• [REQUIREMENT 1]:
Please pick out every line of the listing that contains the string "region", matching case exactly.

• [SOURCE DOCUMENT]:

Does sleep affect your ability to workout and improve your fitness?
The short answer is yes. Movement and wellness specialist Priscilla Flynn of In2great Fitness says she can tell when a client hasn’t been sleeping well.
“We train with heart rate monitors which gives us the ability to check in with how well our clients are coping with the stress of the workout,'' she says.
''On days with poor sleep, heart rate efficiency will be compromised and clients will tend to struggle to increase heart rate intensity, or their intensity stays high and they can’t recover.''
Priscilla adds that if we don’t sleep well we are more prone to weight gain, cravings, mood disorders, overeating, pain, and a general lack of wellness.
Sleep or exercise – what’s more important?
You can’t really have one without the other and Priscilla says it’s important to consider a person’s metabolic reserve – basically how much gas is in the tank.
“Good sleep quality will increase a person’s metabolic reserve, making them more resilient to stress of any kind. In terms of training, having a good sleep means you can train longer, or more intensely, before you get depleted,” she says.
“A lack of sleep decreases metabolic reserve which means the person has a reduced capacity to cope with additional stress. This means they have a reduced capacity to train optimally, and therefore a reduced ability to get the results they seek”.
If you’re really exhausted, it’s better to modify your workout and listen to your body.
“A light intensity 10-minute quality movement session, some fascial release (using things like trigger point balls and foam rollers) or basic mobility drills, might be all you need to improve your energy and have an even better sleep to prime yourself for the next day,” Priscilla says.
Shift workers and new parents – this bit is for you!

• [DATA SHOWN]:
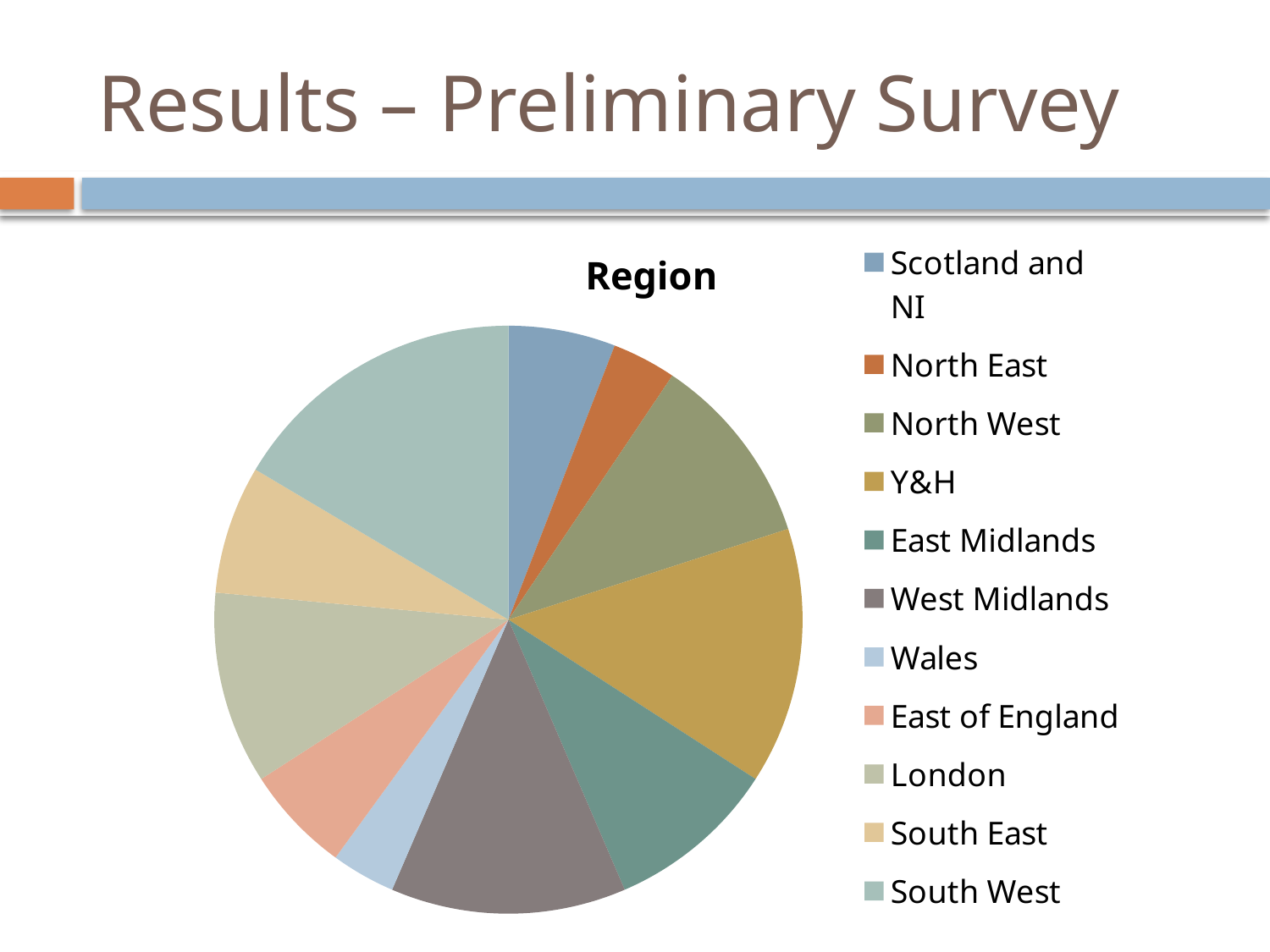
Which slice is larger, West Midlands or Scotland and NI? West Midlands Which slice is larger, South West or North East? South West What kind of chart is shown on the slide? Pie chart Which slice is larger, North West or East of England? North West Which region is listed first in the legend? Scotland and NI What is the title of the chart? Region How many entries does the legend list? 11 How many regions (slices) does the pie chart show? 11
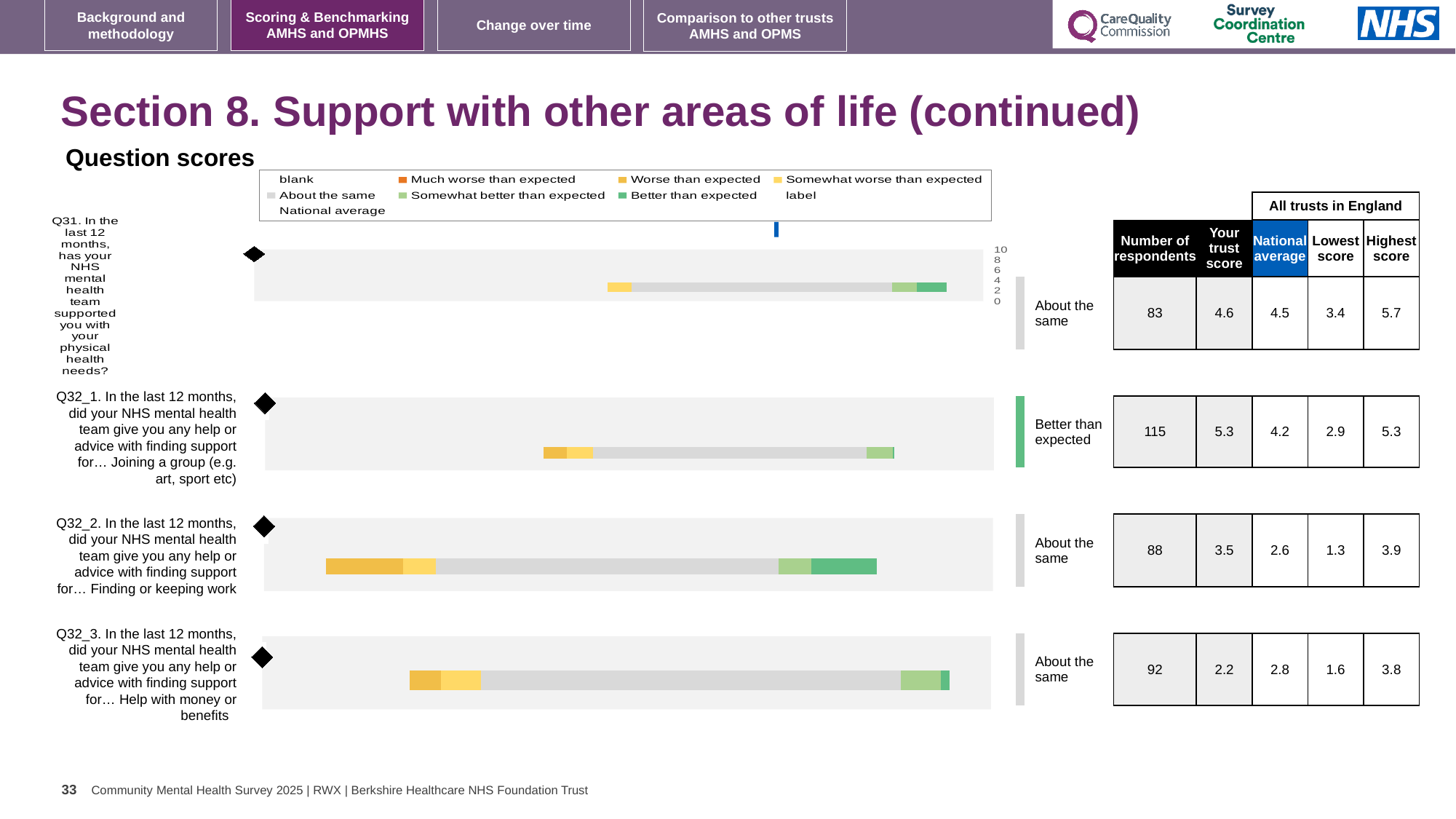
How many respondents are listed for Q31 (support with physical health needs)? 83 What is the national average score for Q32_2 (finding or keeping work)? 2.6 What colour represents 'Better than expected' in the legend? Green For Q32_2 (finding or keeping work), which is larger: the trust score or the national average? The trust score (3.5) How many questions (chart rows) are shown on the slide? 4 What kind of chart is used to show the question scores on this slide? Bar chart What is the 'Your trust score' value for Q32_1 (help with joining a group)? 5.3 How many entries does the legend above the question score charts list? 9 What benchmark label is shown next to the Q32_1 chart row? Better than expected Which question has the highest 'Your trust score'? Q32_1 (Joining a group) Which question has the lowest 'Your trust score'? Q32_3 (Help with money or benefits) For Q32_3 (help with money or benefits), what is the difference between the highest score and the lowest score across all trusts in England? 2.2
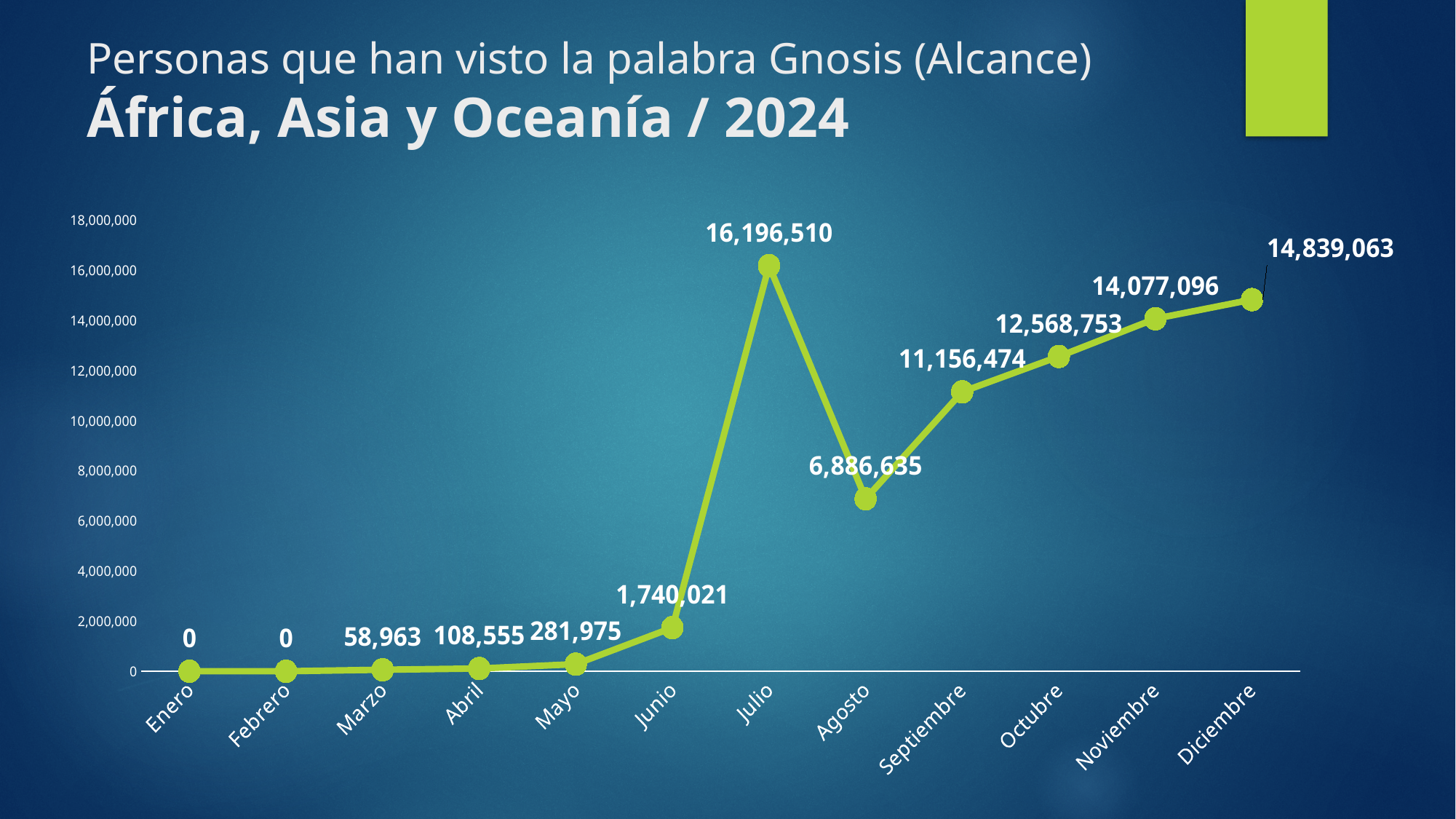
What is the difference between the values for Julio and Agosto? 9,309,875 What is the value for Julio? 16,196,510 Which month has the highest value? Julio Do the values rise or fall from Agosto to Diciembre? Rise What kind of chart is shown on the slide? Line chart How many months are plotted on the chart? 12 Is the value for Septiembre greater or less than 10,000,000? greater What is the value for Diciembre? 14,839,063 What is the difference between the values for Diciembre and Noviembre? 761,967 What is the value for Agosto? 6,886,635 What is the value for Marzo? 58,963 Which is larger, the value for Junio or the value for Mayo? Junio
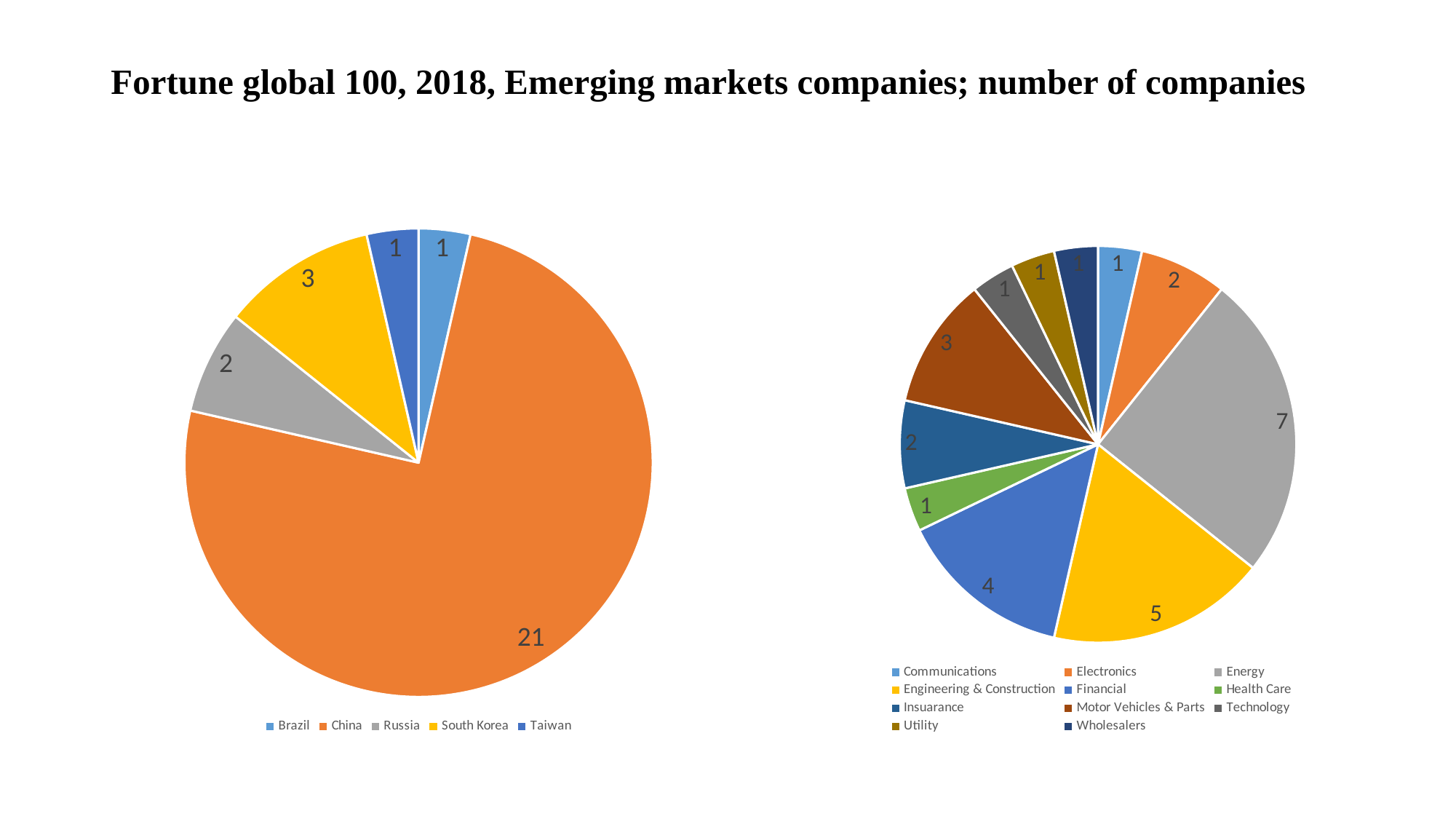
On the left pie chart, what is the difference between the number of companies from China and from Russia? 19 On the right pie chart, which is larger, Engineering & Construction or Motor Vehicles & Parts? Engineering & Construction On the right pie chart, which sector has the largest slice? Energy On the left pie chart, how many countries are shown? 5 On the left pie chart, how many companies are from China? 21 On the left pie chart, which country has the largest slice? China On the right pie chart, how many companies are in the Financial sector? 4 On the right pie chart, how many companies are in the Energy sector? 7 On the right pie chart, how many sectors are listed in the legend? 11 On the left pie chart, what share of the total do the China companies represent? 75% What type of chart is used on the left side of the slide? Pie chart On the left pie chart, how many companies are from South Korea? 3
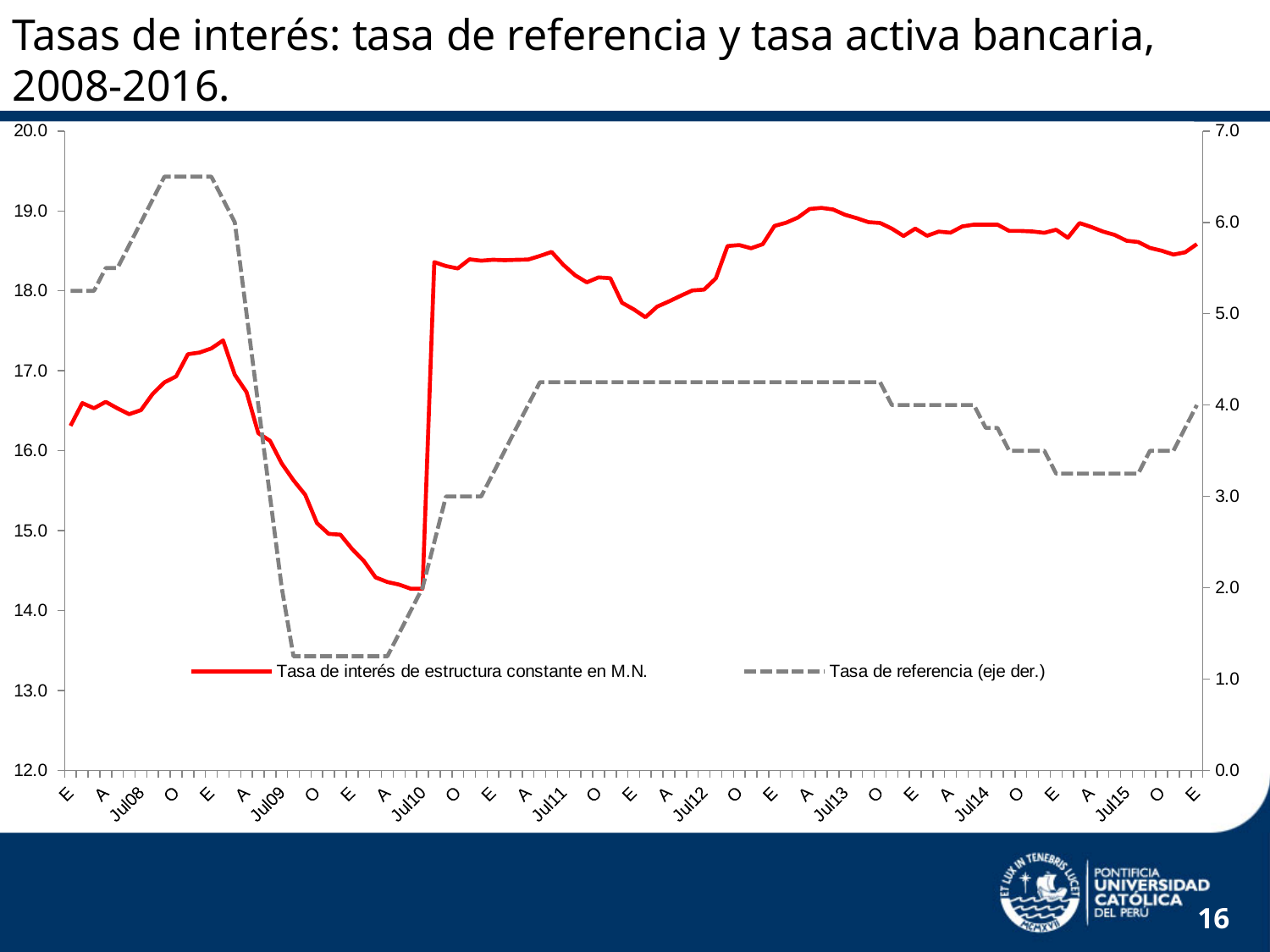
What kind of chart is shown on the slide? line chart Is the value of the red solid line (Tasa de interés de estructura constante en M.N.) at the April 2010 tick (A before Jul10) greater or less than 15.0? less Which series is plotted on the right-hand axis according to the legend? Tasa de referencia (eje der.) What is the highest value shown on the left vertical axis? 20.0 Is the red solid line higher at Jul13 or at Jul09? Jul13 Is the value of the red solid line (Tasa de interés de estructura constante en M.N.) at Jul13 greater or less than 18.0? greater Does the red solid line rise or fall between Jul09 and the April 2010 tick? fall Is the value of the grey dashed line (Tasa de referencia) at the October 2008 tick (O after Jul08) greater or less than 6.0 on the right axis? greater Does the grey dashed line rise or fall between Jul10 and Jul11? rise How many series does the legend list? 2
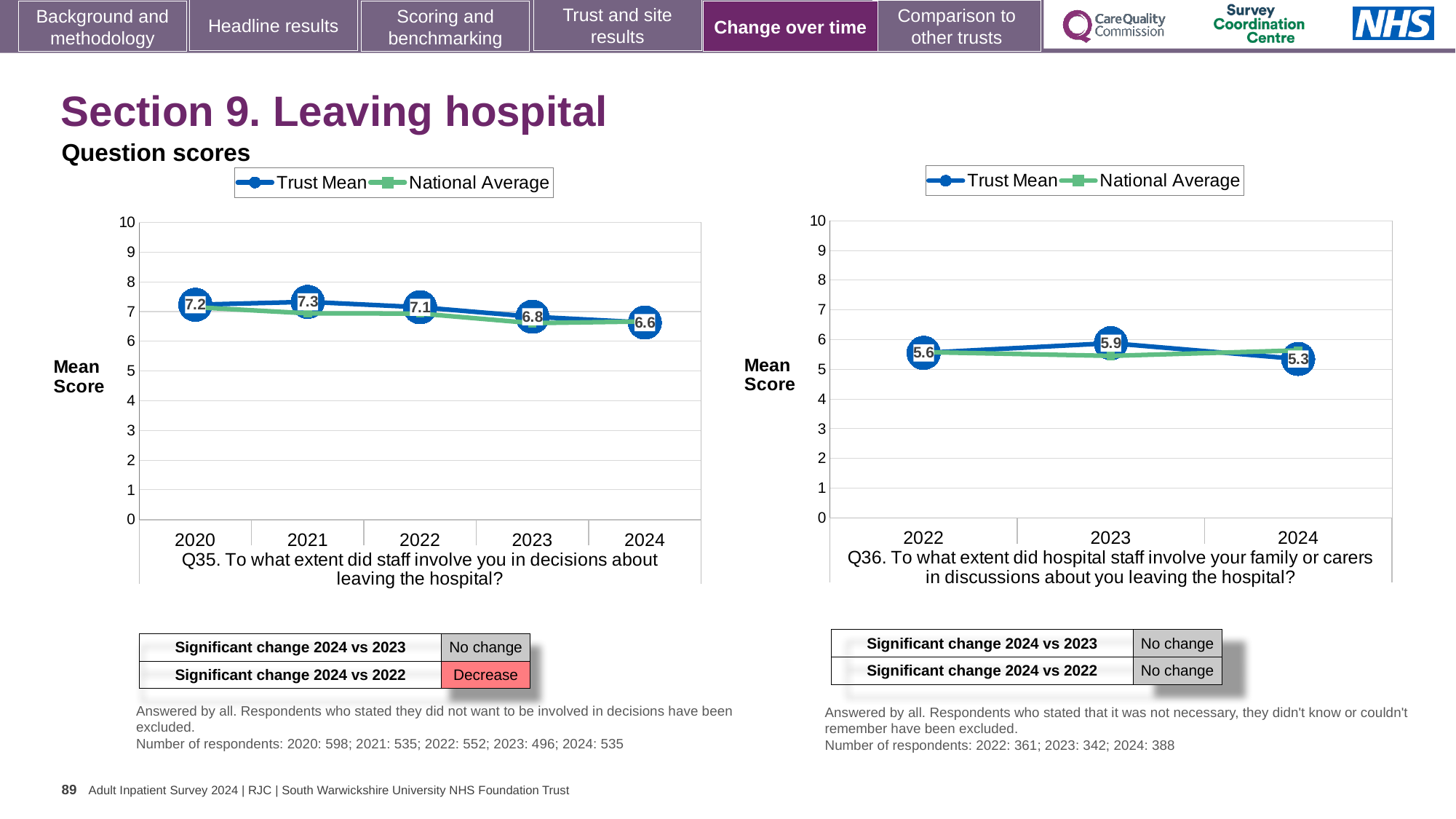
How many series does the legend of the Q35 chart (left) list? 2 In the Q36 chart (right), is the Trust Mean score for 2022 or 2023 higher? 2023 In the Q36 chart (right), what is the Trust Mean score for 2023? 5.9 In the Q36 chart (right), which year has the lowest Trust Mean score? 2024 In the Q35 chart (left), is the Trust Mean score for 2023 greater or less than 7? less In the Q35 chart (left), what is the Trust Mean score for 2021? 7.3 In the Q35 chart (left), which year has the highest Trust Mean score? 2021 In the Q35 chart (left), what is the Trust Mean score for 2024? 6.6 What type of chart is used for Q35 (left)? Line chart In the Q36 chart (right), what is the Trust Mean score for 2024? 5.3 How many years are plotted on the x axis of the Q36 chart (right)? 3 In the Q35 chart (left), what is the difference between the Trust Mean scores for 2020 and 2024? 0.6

• [REQUIREMENT 2]:
Repeat the passage from the sleep and fitness article between "Does sleep affect" and "lack of wellness.", inclusive.

• [EXERCISE SOLUTION 1]:
Which slice is larger, West Midlands or Scotland and NI? West Midlands Which slice is larger, South West or North East? South West What kind of chart is shown on the slide? Pie chart Which slice is larger, North West or East of England? North West Which region is listed first in the legend? Scotland and NI What is the title of the chart? Region How many entries does the legend list? 11 How many regions (slices) does the pie chart show? 11

• [EXERCISE SOLUTION 2]:
Does sleep affect your ability to workout and improve your fitness?
The short answer is yes. Movement and wellness specialist Priscilla Flynn of In2great Fitness says she can tell when a client hasn’t been sleeping well.
“We train with heart rate monitors which gives us the ability to check in with how well our clients are coping with the stress of the workout,'' she says.
''On days with poor sleep, heart rate efficiency will be compromised and clients will tend to struggle to increase heart rate intensity, or their intensity stays high and they can’t recover.''
Priscilla adds that if we don’t sleep well we are more prone to weight gain, cravings, mood disorders, overeating, pain, and a general lack of wellness.